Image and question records
○ ○ ○
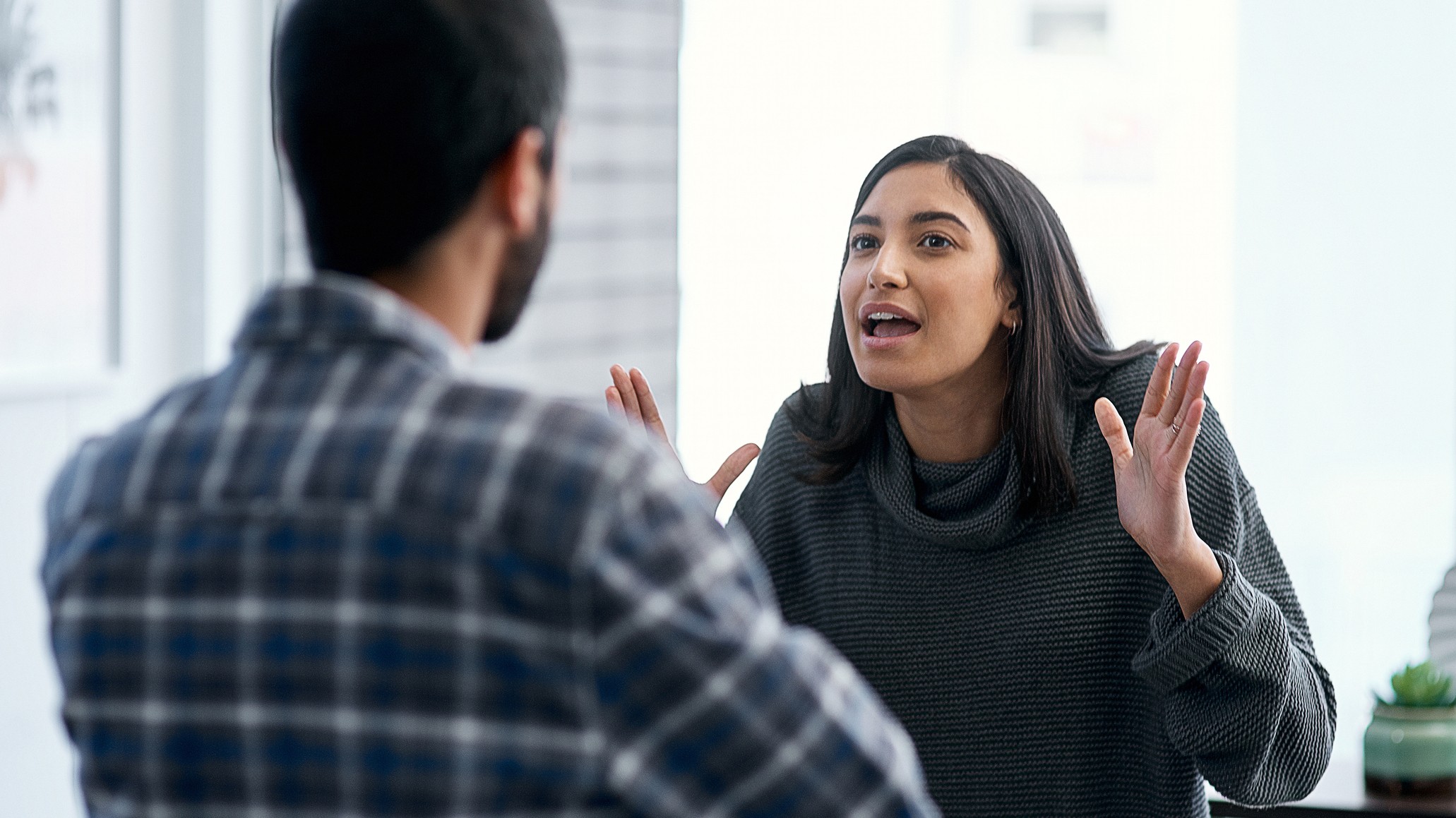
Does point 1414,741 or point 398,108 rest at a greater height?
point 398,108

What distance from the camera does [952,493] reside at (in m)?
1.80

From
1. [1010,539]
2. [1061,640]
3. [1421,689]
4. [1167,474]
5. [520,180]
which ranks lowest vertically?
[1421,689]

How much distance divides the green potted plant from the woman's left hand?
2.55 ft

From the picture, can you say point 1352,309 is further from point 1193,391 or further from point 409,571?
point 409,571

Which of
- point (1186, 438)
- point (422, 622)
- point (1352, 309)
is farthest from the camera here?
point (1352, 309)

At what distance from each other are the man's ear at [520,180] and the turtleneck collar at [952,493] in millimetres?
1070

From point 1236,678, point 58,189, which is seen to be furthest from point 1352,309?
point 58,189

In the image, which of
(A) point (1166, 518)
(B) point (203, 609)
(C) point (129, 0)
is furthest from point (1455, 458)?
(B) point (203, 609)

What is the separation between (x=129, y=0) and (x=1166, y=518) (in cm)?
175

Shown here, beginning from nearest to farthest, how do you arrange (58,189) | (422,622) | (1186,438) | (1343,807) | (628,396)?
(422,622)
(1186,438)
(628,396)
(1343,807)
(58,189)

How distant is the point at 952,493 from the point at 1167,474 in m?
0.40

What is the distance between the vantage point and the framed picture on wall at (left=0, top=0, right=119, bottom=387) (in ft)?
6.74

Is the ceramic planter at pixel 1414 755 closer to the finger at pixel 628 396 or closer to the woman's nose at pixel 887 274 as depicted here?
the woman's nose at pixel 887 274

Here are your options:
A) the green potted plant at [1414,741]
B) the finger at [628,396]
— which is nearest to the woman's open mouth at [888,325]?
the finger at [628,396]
○ ○ ○
GOAL — Leave out the pictures and print each record exactly as it stands.

WORKED ANSWER —
Does point 1414,741 or point 398,108 rest at a greater height?
point 398,108

What distance from the camera does [952,493] reside at (in m)?
1.80

From
1. [1010,539]
2. [1061,640]
3. [1421,689]
4. [1167,474]
5. [520,180]
which ranks lowest vertically?
[1421,689]

How much distance divides the green potted plant from the woman's left hand?
2.55 ft

From the picture, can you say point 1352,309 is further from point 1193,391 or further from point 409,571?
point 409,571

Which of
- point (1186, 438)
- point (422, 622)
- point (1352, 309)
is farthest from the camera here?
point (1352, 309)

At what distance from each other are the man's ear at [520,180] and the turtleneck collar at [952,493] in millimetres?
1070

From point 1236,678, point 58,189, which is seen to be furthest from point 1352,309?
point 58,189

In the image, which of
(A) point (1166, 518)
(B) point (203, 609)
(C) point (129, 0)
is furthest from point (1455, 458)?
(B) point (203, 609)

What is the separation between (x=129, y=0) and (x=1166, y=518) (in cm)?
175

Shown here, beginning from nearest to farthest, how do you arrange (58,189) | (422,622) | (1186,438) | (1343,807) | (628,396)?
(422,622)
(1186,438)
(628,396)
(1343,807)
(58,189)

How distant is the point at 952,493 from the point at 1167,474 in m?
0.40

What is the distance between the vantage point and the framed picture on wall at (left=0, top=0, right=119, bottom=387) (in ft)?
6.74

Is the ceramic planter at pixel 1414 755 closer to the finger at pixel 628 396 or closer to the woman's nose at pixel 887 274 as depicted here?
the woman's nose at pixel 887 274

Here are your options:
A) the green potted plant at [1414,741]
B) the finger at [628,396]
— which is nearest to the woman's open mouth at [888,325]?
the finger at [628,396]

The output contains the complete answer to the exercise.